Le Dr Phan est revenu sur la mesure d’interdiction du téléphone mobile au collège : ses effets sont positifs, les enfants réapprennent à interagir et à jouer ensemble dans la cour d’école… Pour autant, l’interdiction des jeux vidéo et des écrans sans dialogue avec l’enfant ne marche pas au sein du milieu familial : la restriction d’usage doit découler d’une « alliance » entre l’enfant et ses parents. « Il faut aider les parents à se repositionner, à reprendre leur place d’éducateur », a approuvé un représentant des caisses d’allocations familiales. « L’enfant doit sentir que le parent s’intéresse à lui », a conclu le Dr Phan.
La dernière partie du forum a été consacrée aux conseils et recommandations des experts :
Dr Olivier Phan :
• Comprendre que Le jeu vidéo sert de « béquille » à un adolescent en souffrance.
• Faire alliance avec son adolescent.
• Intervenir tôt. Ne pas hésiter à fixer des limites. Ne pas craindre d’adopter la position de parent.
• Respecter la signalétique PEGI (Pan European Game Information) qui indique l’âge à partir duquel un jeu vidéo est préconisé.
Pierre Cauty :
• Éduquer les familles et les élèves au bon usage des écrans.
• Accompagner davantage les enseignants dans l’utilisation des outils numériques.
• Apprendre à utiliser les outils numériques en vue de développer des compétences utiles et pour créer.
Olivier Duris :
Appliquer les balises 3, 6, 9, 12 du Dr Serge Tisseron :
• Avant 3 ans : jouer et parler avec l’enfant. Pas d’écran. Eteindre la télévision.
• De 3 à 6 ans : limiter le temps d’écran et le partager en famille.
• De 6 à 9 ans : fixer des règles d’usage claires. Créer avec les écrans. Expliquer Internet.

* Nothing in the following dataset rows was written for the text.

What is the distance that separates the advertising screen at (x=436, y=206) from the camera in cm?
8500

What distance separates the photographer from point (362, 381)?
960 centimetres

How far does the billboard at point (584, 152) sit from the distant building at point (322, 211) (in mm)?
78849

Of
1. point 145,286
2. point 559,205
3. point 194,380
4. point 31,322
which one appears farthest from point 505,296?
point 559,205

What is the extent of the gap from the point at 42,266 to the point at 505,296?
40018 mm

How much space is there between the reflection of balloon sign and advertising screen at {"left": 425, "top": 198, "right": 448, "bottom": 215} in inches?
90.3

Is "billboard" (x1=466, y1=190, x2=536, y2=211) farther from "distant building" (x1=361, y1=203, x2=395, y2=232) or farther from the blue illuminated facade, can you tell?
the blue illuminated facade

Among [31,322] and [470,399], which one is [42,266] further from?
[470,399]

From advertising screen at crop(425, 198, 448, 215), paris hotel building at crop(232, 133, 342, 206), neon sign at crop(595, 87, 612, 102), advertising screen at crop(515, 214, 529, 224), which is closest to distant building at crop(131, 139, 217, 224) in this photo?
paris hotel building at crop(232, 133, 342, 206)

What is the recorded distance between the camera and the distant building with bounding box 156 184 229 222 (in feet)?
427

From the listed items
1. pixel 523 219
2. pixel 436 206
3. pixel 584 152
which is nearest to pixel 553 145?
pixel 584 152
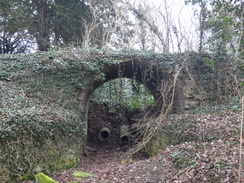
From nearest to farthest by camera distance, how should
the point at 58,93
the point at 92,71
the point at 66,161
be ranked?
the point at 66,161, the point at 58,93, the point at 92,71

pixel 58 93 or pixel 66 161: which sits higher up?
pixel 58 93

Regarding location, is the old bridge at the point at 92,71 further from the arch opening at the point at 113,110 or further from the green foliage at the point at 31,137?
the arch opening at the point at 113,110

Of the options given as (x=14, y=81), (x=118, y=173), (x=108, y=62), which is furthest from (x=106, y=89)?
(x=118, y=173)

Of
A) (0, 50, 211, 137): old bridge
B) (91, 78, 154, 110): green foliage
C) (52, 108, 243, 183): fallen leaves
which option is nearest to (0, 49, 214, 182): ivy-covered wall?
(0, 50, 211, 137): old bridge

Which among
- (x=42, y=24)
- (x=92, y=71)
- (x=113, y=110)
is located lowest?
(x=113, y=110)

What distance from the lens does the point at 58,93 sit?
26.5 feet

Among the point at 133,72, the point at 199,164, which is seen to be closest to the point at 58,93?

• De 9 à 12 ans : apprendre à l’enfant à se protéger et à protéger ses échanges.
• Après 12 ans : rester disponible. Fixer des horaires d’utilisation à respecter.
En outre, pas d’écran au réveil et avant l’école, durant les repas et avant de dormir.
Véronique Fauvinet :
• Faire en sorte que l’enfant soit un acteur, pas un spectateur.
• Comprendre qu’il a besoin de manipuler et de jouer pour agir sur son environnement.
• L’aider à développer son langage par le dialogue et l’interaction avec ses proches.
• Le laisser « s’ennuyer », pour le laisser développer sa créativité et lui faciliter l’accès à l’autonomie.
Dr Sylvie Dieu Osika :
Dix « clés » pour utiliser sans abus et de manière constructive les écrans :
1/ S’interroger sur ses propres habitudes. Etablir une charte familiale d’usage applicable par tous les membres de la famille.
2/ À chaque âge, fixer une durée maximale d’usage. Pas plus d’une heure par jour de 4 à 8 ans.
3/ Bannir les écrans le matin quel que soit l’âge.
4/ Renouer avec les repas familiaux traditionnels, sans écran, y compris la TV.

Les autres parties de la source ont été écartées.